Также, пользуясь случаем, Натан аккуратно рассматривал августейшую семью. Забавно, но стройная Александра Федоровна своей танцевальной пластикой, телесной легкостью напомнила ему… его Росину (впрочем, давно уж не его). О господи, что за грешные сравнения — жена царя и прежняя любовь Натана?! Горлис поторопился остановить себя на развитии сей мысли, опасаясь, как бы взгляд, брошенный им на Mouffy, был неверно истолкован.
Но что это!? Миловидное лицо Александры Федоровны на мгновение исказила нервная гримаса. А после этого она еще потрясла головой, будто сбрасывая с себя наваждение. Натан поторопился отвести глаза от этого зрелища, как от чего-то стыдного. И тут же припомнилось — да, он слыхал туманные разговоры, будто императрица тяжело пережила 14 декабря. По-видимому, сей нервный тик — последствия треволнений за безопасность семьи, детей…
И вот наконец всех позвали к столу. Ужин, как оказалось, был символическим, причем в самом прямом смысле. Как объяснила Елизавета Ксаверьевна, в честь прибытия доблестных русских воинов, сражающихся за освобождение Константинополя, будет подан запеченный индейский петух под соусом из греческих апельсинов, а также русский пилав из турецких мидий.
Многие за столом рассмеялись. Но не все. А те, кто понимал, в чем соль, начали давать объяснения не понявшим. По-английски индейка и Турция обозначаются одним словом — turkey, Turkey. И это расхожий образ политических карикатур, первей всего британских — как русский медведь задирает или готовится задрать турецкую индейку. С мидиями образ не такой расхожий, но одна карикатура стала известной (главное — что императору). Как медведь переходит Прут и гвоздит робких турецких мидий словами: «Клянусь Святым Николаем, я покажу вам, как нарушать соглашения!» И тут у англичан, а теперь и русских, тоже игра слов: mussels, что сходно по звучанию со словом мусульмане, на английском — моллюски, мидии. Отдав должное остроумию организаторов ужина, все приступили к поглощению поданного. И принялись хвалить гостеприимных хозяев, а также прекрасных поваров — мсье Анри и мсье Войцеха.
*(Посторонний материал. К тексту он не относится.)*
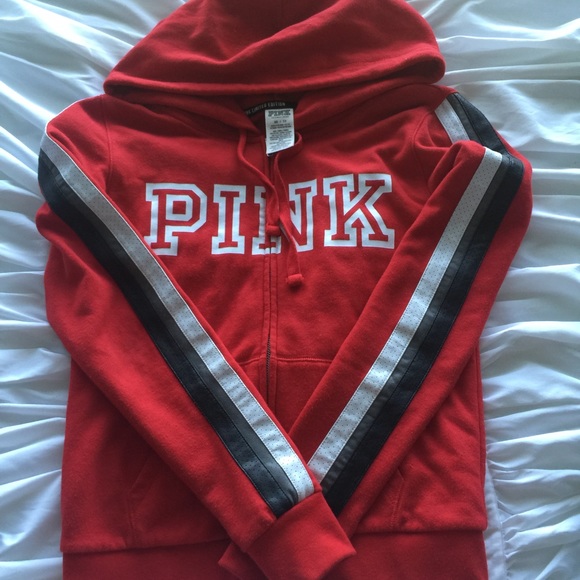 Red VS zip up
Легкий завтрак. Русский медведь поедает Турцию-индейку. На вилку насажена «Молдавия». Октябрь 1829 года
Медведь и мидии
Гурманы-союзники приступают к обеду, или Турция в опасности. 1 февраля 1828 года
Но Натану эта придумка не понравилась. Он сам не мог объяснить себе почему (а другим — и объяснять не начинал). Ведь Горлис часто видел подобные карикатуры, привык к этим образам, к ядовитой иронии художников. Однако всё то же самое, перенесенное с бумаги на стол, сначала разделочный, а потом пиршественный, переставало казаться шуткой, обретало черты дурного языческого обряда, символически каннибальского.